• [Provided text]:
★ ★ ★ ★
# Generate Tags Dataset for Caption Creation

This notebook generates a synthetic dataset of music tags for caption creation. It selects random tags from predefined categories (instruments, mood, tempo, genre) with probabilities based on co-occurrence patterns in the MusicCaps dataset.

In [1]:
import json
import ast
import pandas as pd
import numpy as np
from pathlib import Path
from collections import Counter, defaultdict
import itertools
import random
from datasets import load_dataset

## Load Existing MusicCaps Data

Load the existing tags dataset to analyze tag co-occurrence patterns.

In [2]:
ds = load_dataset("google/MusicCaps")
df = ds['train'].to_pandas()
df['aspect_list_transformed'] = df['aspect_list'].apply(ast.literal_eval)

## Define Tag Categories

Define all possible tags for each category based on the dataset.

In [3]:
def extract_tags(song_tags, concept_tags):
    res = []
    for c_tag in concept_tags:
        for s_tag in song_tags:
            if c_tag in s_tag:
                res.append(s_tag)
    return list(set(res))

In [4]:
concepts = json.load(open("../data/concepts_to_tags.json", "r"))

for concept, tags in concepts.items():
    df[concept + '_tags'] = df['aspect_list_transformed'].apply(
        lambda x: extract_tags(x, tags)
    )

## Analyze Tag Statistics

Calculate individual tag frequencies and co-occurrence patterns.

In [5]:
# Calculate tag frequencies
instrument_counts = Counter()
mood_counts = Counter()
genre_counts = Counter()
tempo_counts = Counter()

for _, row in df.iterrows():
        for tag in row['instrument_tags']:
            instrument_counts[tag.strip()] += 1
        for tag in row['mood_tags']:
            mood_counts[tag.strip()] += 1
        for tag in row['genre_tags']:
            genre_counts[tag.strip()] += 1
        for tag in row['tempo_tags']:
            tempo_counts[tag.strip()] += 1

print("Top instruments:", instrument_counts.most_common(5))
print("Top moods:", mood_counts.most_common(5))
★ ★ ★ ★
• [Dataset content]:
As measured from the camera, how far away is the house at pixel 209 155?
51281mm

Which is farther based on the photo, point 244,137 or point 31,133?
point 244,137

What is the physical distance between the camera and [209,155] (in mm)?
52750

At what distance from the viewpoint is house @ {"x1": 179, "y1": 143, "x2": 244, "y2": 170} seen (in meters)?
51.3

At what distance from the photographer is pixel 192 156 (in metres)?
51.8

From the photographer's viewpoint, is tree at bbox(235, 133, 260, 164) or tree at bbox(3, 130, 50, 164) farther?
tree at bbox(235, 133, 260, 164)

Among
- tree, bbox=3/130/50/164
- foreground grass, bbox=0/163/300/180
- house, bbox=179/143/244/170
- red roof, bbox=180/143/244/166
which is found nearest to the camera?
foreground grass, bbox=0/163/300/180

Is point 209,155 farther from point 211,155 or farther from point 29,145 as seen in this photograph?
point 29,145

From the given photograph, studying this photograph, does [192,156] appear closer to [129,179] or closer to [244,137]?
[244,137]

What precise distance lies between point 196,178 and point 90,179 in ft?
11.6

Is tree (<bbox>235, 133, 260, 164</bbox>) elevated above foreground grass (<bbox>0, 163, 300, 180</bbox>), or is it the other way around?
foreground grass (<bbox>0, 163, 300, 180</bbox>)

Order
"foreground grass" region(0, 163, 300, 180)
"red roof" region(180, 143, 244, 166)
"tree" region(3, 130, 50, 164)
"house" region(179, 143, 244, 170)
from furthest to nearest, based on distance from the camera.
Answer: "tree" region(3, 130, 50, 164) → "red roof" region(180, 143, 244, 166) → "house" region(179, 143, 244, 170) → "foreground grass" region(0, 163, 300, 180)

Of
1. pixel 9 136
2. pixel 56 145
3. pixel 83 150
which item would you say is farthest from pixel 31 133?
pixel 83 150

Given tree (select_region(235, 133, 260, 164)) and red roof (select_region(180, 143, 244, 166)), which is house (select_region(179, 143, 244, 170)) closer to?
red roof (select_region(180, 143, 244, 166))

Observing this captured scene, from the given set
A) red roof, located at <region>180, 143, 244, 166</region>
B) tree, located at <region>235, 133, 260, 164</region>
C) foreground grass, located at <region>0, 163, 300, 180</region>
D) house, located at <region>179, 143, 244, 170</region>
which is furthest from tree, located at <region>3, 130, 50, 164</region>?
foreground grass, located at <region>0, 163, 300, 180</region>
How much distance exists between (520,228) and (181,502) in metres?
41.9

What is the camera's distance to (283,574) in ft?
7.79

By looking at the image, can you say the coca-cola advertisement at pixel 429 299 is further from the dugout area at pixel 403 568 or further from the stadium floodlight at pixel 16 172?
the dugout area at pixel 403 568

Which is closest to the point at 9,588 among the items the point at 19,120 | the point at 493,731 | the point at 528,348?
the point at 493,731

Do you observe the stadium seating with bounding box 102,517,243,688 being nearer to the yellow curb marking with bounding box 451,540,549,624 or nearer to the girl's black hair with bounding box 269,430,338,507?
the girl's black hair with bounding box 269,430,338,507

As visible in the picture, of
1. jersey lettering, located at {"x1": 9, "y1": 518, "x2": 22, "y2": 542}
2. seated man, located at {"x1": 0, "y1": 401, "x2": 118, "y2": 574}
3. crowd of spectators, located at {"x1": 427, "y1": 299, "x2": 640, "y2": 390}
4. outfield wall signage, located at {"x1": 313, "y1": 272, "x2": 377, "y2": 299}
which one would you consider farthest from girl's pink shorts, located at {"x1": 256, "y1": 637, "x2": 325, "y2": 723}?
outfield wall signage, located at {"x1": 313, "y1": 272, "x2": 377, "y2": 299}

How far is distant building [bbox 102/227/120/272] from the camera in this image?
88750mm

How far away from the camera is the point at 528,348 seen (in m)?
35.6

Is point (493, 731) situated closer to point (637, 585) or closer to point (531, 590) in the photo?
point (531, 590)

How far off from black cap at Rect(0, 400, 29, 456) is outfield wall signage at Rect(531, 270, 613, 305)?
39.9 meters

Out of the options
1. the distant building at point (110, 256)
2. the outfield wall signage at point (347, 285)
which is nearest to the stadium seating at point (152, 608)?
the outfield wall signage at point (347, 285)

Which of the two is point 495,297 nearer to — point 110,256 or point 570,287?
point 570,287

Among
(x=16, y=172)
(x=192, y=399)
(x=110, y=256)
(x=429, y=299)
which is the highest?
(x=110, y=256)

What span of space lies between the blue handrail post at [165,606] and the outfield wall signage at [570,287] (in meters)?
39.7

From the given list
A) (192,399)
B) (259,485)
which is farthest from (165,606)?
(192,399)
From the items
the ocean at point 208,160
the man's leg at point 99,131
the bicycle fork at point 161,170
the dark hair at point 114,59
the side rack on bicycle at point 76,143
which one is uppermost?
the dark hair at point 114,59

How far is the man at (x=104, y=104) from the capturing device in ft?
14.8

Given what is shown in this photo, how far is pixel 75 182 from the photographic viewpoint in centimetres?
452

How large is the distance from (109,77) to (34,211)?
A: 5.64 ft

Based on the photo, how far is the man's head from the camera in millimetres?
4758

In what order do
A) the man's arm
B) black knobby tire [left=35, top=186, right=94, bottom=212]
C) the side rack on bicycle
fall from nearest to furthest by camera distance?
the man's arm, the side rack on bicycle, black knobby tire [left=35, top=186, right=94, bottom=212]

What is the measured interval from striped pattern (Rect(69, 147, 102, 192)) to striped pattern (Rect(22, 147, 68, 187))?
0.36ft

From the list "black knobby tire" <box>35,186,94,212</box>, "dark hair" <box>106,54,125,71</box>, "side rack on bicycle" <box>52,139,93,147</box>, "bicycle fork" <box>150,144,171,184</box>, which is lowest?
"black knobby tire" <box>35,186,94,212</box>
★ ★ ★ ★
• [Written exercise]: Update the music tags notebook from "## Analyze Tag" up to and including "tempo_counts = Counter()" by replacing "frequencies" with "counts", and give that stretch again.

• [The response]:
## Analyze Tag Statistics

Calculate individual tag counts and co-occurrence patterns.

In [5]:
# Calculate tag counts
instrument_counts = Counter()
mood_counts = Counter()
genre_counts = Counter()
tempo_counts = Counter()